The reasoning process put forward to support that view includes the following:-
"31. For the following reasons, it is submitted that, in the events that have occurred, no "dispute" or "medical dispute" exists for the purposes of sections 26D of the CL Act and 321 of the WIMWC Act.
32. First, it is made clear in section 322 of WIMWC Act that assessment of the degree of permanent impairment is to be made in accordance with WorkCover Guidelines.
33. Secondly, in view of the provisions dealing with the inter-relationship between the CL Act and the WIMWC Act, the obligation imposed by section 322 applies equally to the assessment of the degree of permanent impairment of an offender for the purposes of the CL Act. That is so because the Minister has not yet exercised his discretion to issue specific guidelines for the purposes of applying the WIMWC Act to offenders and, in those circumstances the WorkCover Guidelines apply (see Clause 19 of Part 6 of Schedule 1 of the CL Act).
34. Thirdly, the obligation to assess the degree of permanent impairment in accordance with WorkCover Guidelines applies to assessments generally and also specifically to medical disputes which are referred to an approved medical specialist for assessment.
35. Fourthly, as the WorkCover Guidelines for the Assessment of Permanent Impairment make explicit, they are intended to be applied by medical practitioners. The scheme is not one which contemplates an individual person who is not a medical practitioner determining the degree of permanent impairment."
23 The parties were aware of only three authorities that were thought to be of possible assistance in dealing with the question in dispute. The plaintiff relied on Ferraro v WGE Pty Limited [2005] NSW WCC PD 98 (26 August 2005) (a decision of Acting Deputy President Deborah Moore) and Welsh v TNT Express [1993] NSWCC 15 (2 July 1993); (1993) 9 NSWCCR 345 (a decision of Geraghty J). The defendant relied on what was said in paragraphs 42 and 43 of the judgment in Thomson v WorkCover Authority of New South Wales [2004] NSWSC 282 (a decision of Bell J).
24 Section 319 (which appears in Part 7 of Chapter 7 of the Act) contains a definition of "medical dispute". The section contains the following:-
" 319 Definitions
In this Act:
medical dispute means a dispute between a claimant and the person on whom a claim is made about any of the following matters or a question about any of the following matters in connection with a claim:
….
(c) the degree of permanent impairment of the worker as a result of an injury"
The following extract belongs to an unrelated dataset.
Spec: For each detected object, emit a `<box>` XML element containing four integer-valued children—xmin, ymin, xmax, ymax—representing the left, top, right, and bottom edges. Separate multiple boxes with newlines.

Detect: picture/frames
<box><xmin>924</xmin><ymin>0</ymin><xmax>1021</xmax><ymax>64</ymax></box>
The section also contains a definition of "Approved Medical Specialist".
25 Section 321 of the Act is as follows:-
" 321 Referral of medical dispute for assessment
(1) A medical dispute may be referred for assessment under this Part by a court, the Commission or the Registrar, either of their own motion or at the request of a party to the dispute. The Registrar is to give the parties notice of the referral.
(2) The parties to the dispute may agree on the approved medical specialist who is to assess the dispute but if the parties have not agreed within 7 days after the dispute is referred, the Registrar is to choose the approved medical specialist who is to assess the dispute."
Section 322(1) of the Act is as follows:-
" 322 Assessment of impairment
(1) The assessment of the degree of permanent impairment of an injured worker for the purposes of the Workers Compensation Acts is to be made in accordance with WorkCover Guidelines (as in force at the time the assessment is made) issued for that purpose."
26 In the determination of the narrow issue, I propose to first look at the question of whether or not there is a dispute.
27 The meaning to be attributed to "dispute" excited little argument. Whilst the first defendant submitted that there could be no "dispute", this contention was not the subject of elaboration. The dictionary meanings given to the word cover a wide range (including merely, absence of agreement and non-acceptance). The concept of inability to reach agreement seems to have been embraced by the first defendant in its submissions.
28 If regard be had to the relevant facts and circumstances of this case, I consider that the finding of fact that should be made is that there is a dispute between the plaintiff and the first defendant about the matter or a question about the matter of the degree of permanent impairment of the plaintiff as a result of his injury. What is being sought by him is an assessment as to whether or not the injury has resulted in a degree of permanent impairment that is at least 15% (which was described in the application as a "threshold dispute"). Presumably, what has been referred to as the "threshold dispute" falls within the category of being a question about any of the matters specified in (a)-(g) (in this case (c)). It seems to me that the said facts and circumstances reveal there is dispute both as to the "threshold dispute" and as to, inter alia, what is related thereto.